Are you a fan of the Sprint weekend format?

I am and I'm not! On the one hand, it’s nice to do something different. Personal opinion: I think it demonstrates that for good racing, you don’t necessarily need to have three practice sessions. I like the fact it rewards preparation more: the better you come out of the starting blocks, the better weekend you seem to have – and I like that.

On the other hand, it’s a lot more work and a much more stressful weekend! From the moment the car leaves the garage for practice, every decision has a raised level of intensity. I like that because it’s more competitive, but it’s a harder weekend on an engineering and a personal level.

Does the Sprint format alter the interaction between the trackside team and everyone supporting back at the MTC?

In the current era, we’re relying of the factory more than ever before. We are always time-limited and, even at a normal weekend but especially at a Sprint, there is only so many things we as individuals can do, and therefore the more the factory can assist us in making decisions, the better.

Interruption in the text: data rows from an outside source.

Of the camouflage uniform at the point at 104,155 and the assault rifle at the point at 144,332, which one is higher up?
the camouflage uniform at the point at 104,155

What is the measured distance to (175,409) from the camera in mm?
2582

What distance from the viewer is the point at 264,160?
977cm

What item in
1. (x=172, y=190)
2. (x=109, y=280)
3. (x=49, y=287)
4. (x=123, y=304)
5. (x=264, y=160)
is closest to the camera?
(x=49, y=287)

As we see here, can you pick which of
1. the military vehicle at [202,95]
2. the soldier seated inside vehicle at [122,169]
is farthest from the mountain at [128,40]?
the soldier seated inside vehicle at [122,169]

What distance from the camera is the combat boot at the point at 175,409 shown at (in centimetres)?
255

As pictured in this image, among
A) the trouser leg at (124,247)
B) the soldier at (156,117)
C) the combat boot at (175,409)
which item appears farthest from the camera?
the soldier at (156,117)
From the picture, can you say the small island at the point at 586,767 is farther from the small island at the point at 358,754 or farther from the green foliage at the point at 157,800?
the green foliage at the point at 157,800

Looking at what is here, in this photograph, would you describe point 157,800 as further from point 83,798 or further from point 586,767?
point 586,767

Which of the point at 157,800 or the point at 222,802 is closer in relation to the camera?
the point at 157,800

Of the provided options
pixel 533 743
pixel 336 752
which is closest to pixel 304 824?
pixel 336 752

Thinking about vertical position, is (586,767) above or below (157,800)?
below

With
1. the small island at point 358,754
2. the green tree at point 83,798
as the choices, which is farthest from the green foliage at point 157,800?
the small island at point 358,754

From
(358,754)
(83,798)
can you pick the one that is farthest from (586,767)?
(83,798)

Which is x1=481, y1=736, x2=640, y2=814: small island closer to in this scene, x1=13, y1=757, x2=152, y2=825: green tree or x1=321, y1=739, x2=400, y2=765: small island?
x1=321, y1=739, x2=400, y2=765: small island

Think about something like setting ride heights – something that’s become even more important recently with the disqualifications that the FIA have made on Sprint weekends. It's a performance opportunity and a legality risk and therefore it requires a level of workload that, if put on the race engineer at the track, they'd probably get nothing else done. So, we share the workload and have other people help us make those decisions. It's not to say they make the decisions for us, more that the factory can provide a lot of information, and that helps us make decisions in the short amount of time available.